Urban ecological sustainability- multi-level governance of water, energy, and carbon in the Northeast Megaregion of the United States
The emergence of megaregions across the globe is an unplanned experiment in urban growth that often encompasses multiple ecoregions, multiple governance arrangements, and biogeochemical interdependencies. This pursuit will use the Washington, DC-to-Boston urban megaregion as a case study to explore the linkages between urban infrastructure, ecological thresholds, governance strategies, and coupled biogeochemical cycles.

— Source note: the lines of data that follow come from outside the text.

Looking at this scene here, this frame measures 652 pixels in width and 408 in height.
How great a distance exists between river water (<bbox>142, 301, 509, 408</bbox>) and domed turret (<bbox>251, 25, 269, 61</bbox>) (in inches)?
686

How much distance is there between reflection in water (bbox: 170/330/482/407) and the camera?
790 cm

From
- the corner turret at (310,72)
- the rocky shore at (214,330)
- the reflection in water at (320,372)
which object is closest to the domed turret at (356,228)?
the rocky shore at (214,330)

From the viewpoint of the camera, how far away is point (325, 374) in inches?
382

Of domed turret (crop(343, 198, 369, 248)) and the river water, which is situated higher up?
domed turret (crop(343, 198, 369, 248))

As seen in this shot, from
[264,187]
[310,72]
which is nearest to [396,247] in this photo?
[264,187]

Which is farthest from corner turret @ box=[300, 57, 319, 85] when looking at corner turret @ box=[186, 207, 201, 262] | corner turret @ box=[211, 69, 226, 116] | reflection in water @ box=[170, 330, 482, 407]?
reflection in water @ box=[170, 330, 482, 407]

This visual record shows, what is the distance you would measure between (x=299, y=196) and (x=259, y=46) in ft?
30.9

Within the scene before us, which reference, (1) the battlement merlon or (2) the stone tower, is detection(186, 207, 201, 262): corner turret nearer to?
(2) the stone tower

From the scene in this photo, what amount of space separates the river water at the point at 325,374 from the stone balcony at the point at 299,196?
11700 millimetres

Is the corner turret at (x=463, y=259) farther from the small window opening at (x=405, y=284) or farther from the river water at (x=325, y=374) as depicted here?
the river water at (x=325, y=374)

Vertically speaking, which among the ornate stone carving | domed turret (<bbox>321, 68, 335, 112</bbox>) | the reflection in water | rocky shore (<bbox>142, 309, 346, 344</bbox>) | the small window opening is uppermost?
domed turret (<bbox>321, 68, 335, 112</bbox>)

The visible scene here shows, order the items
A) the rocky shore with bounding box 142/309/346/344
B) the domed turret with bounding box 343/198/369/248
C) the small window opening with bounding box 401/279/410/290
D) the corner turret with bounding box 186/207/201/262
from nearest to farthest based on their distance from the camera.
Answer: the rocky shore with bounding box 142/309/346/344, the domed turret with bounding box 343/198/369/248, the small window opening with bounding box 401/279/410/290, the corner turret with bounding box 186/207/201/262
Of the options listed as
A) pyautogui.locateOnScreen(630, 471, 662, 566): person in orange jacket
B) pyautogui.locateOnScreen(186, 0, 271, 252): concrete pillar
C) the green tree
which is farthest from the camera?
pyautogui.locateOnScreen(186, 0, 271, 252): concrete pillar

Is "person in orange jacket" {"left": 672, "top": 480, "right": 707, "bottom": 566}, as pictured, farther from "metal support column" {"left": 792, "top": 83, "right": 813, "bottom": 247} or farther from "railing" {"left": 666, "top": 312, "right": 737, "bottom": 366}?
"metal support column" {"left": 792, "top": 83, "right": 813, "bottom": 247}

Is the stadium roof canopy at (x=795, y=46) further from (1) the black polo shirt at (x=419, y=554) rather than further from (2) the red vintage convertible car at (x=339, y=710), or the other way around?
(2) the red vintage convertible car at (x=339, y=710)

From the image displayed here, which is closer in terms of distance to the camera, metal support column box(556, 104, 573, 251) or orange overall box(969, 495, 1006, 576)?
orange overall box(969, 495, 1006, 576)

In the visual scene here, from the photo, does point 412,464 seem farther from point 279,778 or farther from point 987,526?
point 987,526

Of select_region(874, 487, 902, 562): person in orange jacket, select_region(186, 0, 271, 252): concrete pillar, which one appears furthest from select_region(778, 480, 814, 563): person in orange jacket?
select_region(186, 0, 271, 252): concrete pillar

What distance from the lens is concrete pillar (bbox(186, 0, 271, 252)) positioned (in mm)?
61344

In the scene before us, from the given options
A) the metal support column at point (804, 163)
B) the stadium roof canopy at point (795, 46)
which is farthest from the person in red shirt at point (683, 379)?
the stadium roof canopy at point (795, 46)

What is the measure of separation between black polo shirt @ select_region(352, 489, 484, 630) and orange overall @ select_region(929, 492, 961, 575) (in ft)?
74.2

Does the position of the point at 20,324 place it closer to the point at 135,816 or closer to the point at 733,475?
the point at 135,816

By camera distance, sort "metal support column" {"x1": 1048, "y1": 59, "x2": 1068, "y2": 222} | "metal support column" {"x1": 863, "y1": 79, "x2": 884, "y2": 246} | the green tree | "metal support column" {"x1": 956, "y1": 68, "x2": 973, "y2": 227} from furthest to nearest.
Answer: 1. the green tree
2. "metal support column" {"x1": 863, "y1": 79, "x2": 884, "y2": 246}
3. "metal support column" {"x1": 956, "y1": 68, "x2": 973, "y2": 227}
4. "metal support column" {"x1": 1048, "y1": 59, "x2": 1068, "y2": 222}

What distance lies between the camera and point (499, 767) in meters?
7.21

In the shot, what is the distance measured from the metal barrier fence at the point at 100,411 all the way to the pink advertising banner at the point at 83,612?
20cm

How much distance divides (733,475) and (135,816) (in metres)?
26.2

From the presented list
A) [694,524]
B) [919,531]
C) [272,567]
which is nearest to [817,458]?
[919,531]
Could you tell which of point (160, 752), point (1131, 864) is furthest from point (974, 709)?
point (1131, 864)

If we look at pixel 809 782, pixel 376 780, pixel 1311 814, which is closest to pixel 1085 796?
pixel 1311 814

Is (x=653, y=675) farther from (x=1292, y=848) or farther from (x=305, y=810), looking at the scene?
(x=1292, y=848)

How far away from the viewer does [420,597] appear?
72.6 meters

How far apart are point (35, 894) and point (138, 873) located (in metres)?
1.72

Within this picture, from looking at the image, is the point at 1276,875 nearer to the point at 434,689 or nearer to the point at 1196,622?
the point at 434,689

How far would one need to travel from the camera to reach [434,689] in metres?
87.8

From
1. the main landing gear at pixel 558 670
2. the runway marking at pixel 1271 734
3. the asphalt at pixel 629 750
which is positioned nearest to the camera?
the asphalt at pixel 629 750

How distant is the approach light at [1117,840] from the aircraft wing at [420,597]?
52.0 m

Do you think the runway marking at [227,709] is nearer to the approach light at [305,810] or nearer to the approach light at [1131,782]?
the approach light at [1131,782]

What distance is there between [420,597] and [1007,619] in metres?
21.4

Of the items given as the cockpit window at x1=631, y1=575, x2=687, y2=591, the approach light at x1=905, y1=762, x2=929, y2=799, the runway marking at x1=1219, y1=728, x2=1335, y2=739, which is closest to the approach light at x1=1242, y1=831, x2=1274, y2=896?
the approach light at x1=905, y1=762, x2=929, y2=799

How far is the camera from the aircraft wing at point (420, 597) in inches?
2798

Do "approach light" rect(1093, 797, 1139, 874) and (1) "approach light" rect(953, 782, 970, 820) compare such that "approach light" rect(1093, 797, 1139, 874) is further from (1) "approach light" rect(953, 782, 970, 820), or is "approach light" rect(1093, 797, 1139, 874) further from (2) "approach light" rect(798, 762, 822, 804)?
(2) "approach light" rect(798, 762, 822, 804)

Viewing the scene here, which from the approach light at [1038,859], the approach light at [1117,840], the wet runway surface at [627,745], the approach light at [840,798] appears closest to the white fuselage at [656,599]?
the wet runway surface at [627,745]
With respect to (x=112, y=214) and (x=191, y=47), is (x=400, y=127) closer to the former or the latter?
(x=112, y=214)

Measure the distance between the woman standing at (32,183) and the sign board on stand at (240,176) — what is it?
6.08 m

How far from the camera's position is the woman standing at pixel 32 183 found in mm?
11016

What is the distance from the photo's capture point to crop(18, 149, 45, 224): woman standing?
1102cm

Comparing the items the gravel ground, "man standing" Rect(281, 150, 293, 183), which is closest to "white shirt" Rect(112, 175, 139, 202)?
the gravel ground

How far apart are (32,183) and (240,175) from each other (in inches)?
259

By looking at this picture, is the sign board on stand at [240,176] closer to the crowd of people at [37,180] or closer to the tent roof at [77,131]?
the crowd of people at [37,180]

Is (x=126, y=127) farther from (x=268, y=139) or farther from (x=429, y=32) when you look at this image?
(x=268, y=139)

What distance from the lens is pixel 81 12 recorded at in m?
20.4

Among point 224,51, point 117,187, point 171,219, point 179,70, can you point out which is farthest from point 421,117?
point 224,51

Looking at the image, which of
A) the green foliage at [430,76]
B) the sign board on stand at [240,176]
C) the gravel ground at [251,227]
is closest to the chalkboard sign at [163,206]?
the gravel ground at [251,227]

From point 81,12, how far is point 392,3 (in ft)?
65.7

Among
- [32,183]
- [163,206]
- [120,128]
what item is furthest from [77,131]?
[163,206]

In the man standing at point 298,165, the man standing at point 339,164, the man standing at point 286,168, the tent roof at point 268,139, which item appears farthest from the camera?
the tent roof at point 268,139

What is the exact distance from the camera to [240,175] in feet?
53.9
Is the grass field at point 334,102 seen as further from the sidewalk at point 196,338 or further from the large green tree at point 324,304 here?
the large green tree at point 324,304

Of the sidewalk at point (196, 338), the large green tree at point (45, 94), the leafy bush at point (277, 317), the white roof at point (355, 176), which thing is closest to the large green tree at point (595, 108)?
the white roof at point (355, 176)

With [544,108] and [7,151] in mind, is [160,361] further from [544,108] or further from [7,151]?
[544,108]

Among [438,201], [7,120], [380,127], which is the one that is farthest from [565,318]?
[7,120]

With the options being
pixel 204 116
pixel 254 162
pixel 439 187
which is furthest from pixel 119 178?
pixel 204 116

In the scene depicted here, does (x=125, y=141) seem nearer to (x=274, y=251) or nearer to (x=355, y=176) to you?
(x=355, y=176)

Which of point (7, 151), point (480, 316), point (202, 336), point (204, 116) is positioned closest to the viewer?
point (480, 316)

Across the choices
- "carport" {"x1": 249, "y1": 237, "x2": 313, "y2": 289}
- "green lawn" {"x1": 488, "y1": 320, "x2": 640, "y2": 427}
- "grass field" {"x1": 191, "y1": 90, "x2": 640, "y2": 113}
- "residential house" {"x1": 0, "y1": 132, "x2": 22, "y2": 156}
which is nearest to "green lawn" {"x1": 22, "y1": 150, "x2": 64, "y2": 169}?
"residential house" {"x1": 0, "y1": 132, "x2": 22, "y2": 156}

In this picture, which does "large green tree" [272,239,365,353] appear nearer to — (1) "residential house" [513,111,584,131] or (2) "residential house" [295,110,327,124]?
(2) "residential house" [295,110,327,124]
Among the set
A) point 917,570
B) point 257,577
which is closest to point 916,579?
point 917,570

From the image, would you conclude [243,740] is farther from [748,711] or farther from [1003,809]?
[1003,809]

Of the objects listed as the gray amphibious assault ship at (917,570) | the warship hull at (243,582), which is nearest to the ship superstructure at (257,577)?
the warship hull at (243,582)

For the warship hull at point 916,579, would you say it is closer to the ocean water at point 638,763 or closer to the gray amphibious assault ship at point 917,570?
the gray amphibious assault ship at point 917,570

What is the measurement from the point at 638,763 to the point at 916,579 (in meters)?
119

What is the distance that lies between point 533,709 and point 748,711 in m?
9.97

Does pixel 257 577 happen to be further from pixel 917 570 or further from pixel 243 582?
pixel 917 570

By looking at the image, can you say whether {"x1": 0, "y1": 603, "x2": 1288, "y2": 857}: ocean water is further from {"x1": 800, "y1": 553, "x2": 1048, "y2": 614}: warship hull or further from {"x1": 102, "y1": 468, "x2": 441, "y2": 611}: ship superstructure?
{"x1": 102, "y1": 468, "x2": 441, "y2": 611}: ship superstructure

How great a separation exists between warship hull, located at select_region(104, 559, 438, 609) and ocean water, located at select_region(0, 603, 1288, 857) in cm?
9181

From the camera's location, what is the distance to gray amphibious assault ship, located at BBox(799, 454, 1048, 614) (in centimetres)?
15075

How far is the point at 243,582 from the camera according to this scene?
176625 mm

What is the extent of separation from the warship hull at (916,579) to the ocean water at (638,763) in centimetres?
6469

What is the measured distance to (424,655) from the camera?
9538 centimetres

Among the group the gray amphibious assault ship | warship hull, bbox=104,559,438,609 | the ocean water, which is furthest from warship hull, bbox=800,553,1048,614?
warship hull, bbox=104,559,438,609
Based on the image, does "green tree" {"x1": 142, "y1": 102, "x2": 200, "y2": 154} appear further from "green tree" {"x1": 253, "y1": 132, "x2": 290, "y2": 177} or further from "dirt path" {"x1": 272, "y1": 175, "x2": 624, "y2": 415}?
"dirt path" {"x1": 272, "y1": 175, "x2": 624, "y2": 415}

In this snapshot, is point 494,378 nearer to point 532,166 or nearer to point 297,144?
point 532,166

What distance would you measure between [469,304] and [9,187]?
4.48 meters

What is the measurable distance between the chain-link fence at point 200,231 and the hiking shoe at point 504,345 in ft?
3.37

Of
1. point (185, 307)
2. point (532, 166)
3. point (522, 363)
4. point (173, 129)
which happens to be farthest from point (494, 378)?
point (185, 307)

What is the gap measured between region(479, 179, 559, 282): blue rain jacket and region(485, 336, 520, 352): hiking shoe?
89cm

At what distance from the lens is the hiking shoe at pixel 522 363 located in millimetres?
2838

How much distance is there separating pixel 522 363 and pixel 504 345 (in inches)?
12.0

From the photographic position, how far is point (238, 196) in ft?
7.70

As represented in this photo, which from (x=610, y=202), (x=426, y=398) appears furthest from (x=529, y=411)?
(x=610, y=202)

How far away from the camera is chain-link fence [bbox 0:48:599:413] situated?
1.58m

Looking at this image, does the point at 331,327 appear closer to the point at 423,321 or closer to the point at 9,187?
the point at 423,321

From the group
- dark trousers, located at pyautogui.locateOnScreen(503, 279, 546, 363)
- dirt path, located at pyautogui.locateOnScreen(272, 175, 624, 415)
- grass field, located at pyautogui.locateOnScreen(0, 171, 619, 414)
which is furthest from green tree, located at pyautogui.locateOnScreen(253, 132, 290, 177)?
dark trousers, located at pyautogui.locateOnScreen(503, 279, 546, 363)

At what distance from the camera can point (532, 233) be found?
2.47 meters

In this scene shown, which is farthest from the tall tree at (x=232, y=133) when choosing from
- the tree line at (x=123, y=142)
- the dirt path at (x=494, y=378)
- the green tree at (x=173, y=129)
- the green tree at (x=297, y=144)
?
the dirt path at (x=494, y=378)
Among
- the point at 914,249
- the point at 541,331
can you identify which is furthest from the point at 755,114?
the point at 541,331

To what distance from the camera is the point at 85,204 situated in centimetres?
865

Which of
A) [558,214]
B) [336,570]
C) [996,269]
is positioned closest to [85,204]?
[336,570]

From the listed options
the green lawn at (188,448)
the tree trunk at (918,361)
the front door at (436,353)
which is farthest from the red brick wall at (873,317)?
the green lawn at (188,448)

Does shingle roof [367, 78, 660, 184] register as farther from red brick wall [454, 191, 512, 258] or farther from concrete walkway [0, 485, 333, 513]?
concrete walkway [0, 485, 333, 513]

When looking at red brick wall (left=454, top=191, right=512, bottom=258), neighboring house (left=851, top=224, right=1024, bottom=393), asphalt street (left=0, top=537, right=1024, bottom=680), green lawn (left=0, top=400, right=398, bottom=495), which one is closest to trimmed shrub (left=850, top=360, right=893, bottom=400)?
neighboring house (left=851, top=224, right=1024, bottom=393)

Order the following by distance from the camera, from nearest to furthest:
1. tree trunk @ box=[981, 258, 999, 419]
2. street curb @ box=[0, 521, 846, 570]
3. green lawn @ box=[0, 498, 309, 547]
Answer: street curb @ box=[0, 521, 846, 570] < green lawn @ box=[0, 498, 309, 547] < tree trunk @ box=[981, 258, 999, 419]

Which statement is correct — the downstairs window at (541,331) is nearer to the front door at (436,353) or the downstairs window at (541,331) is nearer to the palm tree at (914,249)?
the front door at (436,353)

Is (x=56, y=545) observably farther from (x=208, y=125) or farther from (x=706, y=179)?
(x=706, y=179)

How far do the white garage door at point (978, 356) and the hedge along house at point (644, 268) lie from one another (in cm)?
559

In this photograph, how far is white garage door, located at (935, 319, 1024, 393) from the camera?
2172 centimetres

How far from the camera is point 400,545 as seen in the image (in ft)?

This effort is guided by an overarching question: How do the various models of governance working at multiple scales within the megaregion affect coupled biogeochemical processes and energy fluxes? The products expected from the pair of proposed working sessions are:
- a review paper on megaregions that includes a theoretical framework, a review of existing and needed data, and a range of cases from the DC-to-Boston megaregion that documents differences in governance across the region relative to water, carbon, and energy budgets; and
- based on the insights from the review, an NSF Macrosystems Biology proposal to more completely and rigorously explore the coupled biogeochemical systems at the megaregional scale with an explicit focus on the complex interactions between biogeochemistry, land use history, and governance models.
The effort will draw on historical trends and inform future urban sustainability visions in the region. By identifying key stakeholders, vulnerabilities, thresholds, and inequities, it will serve as actionable science that highlights key points for intervention to achieve sustainable outcomes in environmental management of water, energy, and carbon cycles for the region.